Stem cell drug developer Gamida Cell is weighing a buyout offer from “a global pharmaceutical company” that has offered it hundreds of millions of dollars, two of the company’s key shareholders told Israeli regulators, amid a published report that stated the would-be buyer is Novartis.
Clal Biotechnology Industries told the Tel Aviv Securities Exchange today that the potential buyer – which it did not name – had offered for Gamida Cell “a significant immediate payment as well as future milestone-based payments (development/regulatory/sales related to the drugs developed by Gamida Cell) amounting up to several hundred million dollars.”

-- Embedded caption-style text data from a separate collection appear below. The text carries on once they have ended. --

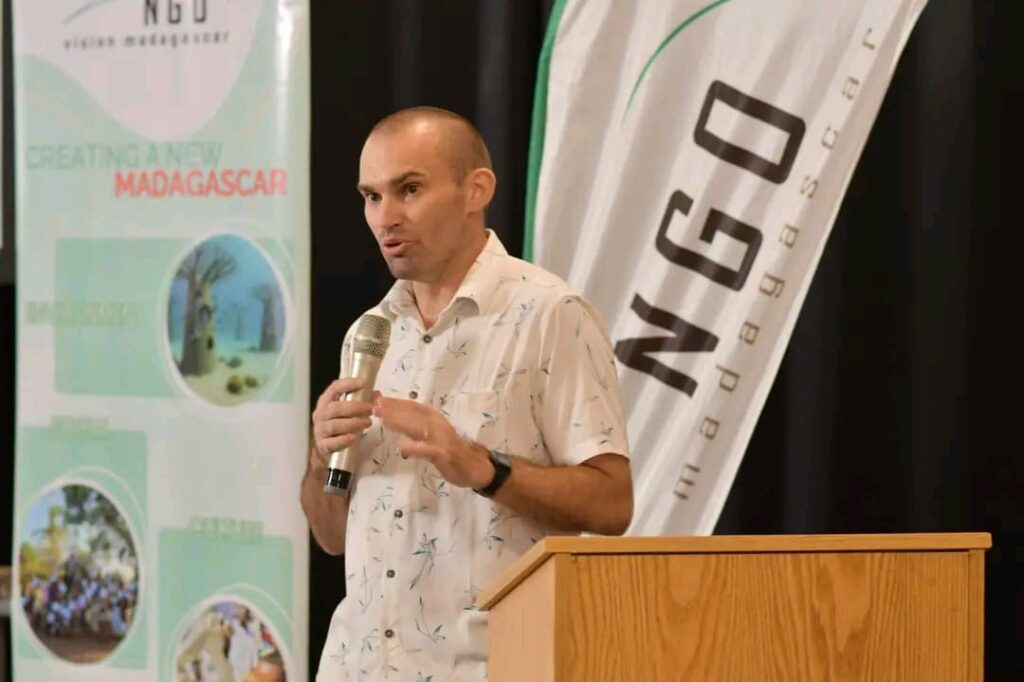 « Kayak the Mangoky » : Un film, une aventure sur le plus long fleuve du pays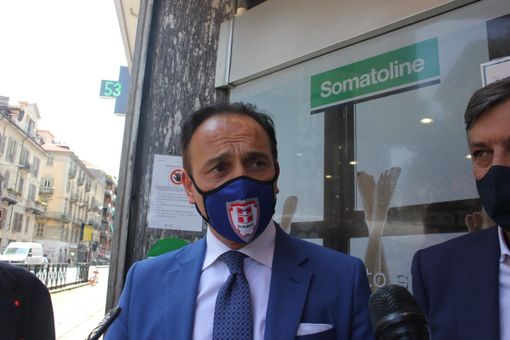 Vaccini, in Piemonte richiamo con AstraZeneca per gli Under 60? &quot;Rispettiamo la libertà personale&quot; [VIDEO]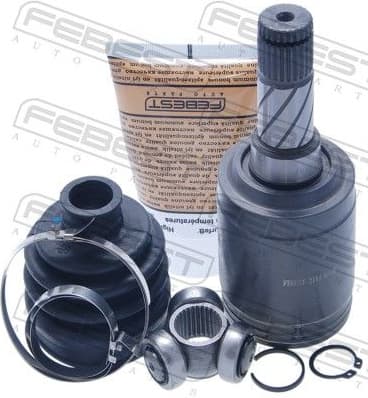 Joint Kit, drive shaft 2111-KUGR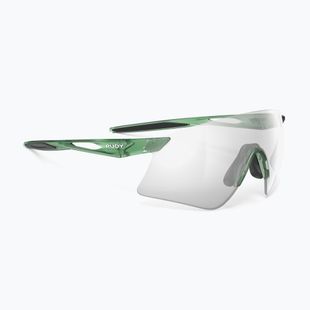 Saulės akiniai Rudy Project Astral Sphere frozen pantanal matte/impactx photochrom 2 black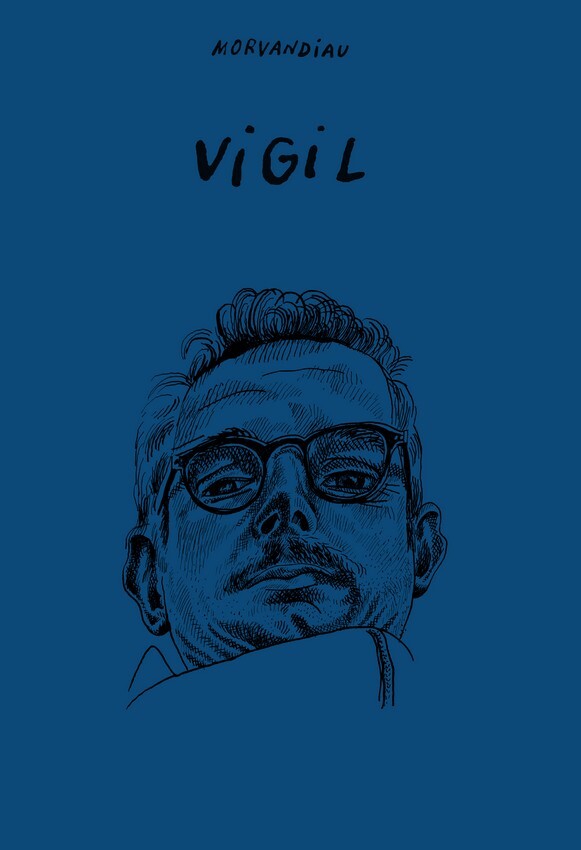 Book Vigil 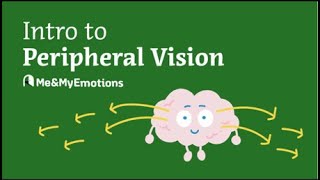 Introduction to Peripheral Vision and Skill Practice [upl. by Jolyn]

Clal owns about 22% of Gamida Cell, whose lead stem cell therapy product, StemEx®, was co-developed by the company and Teva Pharmaceutical Industries. StemEx is an alternative, experimental treatment for bone marrow transplants designed to benefit blood cancer patients who cannot find a matched related bone marrow donor.
Last year Gamida Cell completed an international, Phase II/III clinical trial that it said demonstrated proof of concept of StemEx’s mode of action. While the company initially expected to use the Phase II/III data for a BLA and launch in a couple of years, the FDA upended those plans by requesting the company conduct another Phase III trial that would be a randomized, controlled clinical study of the product.

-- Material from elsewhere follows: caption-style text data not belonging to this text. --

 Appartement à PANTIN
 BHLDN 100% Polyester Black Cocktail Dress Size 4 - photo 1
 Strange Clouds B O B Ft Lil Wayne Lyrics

Also disclosing the buyout offer was Elbit Medical Technologies, which owns 30.8% of Gamida Cell. Elbit also characterized the buyer as offering “significant immediate payment and additional future payments totaling hundreds of millions of dollars.”
The disclosures came as the Israeli newspaper Globes identified Novartis as the would-be buyer and reported that the pharma giant was “in a very advanced stage” of talks to acquire the stem cell company for “up to $600 million.”
Citing unnamed sources, the newspaper Globes reported that Novartis would pay “several hundred millions dollars in a down payment for the company, and several hundred millions dollars more” in payments tied to milestones.”
Acquisition of the company by Novartis is believed to offer Gamida Cell the advantage of a higher valuation than were the stem cell company to go public through an initial public offering, as had been speculated in recent weeks.
“We don’t comment on market speculations and/or rumors,” Novartis told GEN at deadline.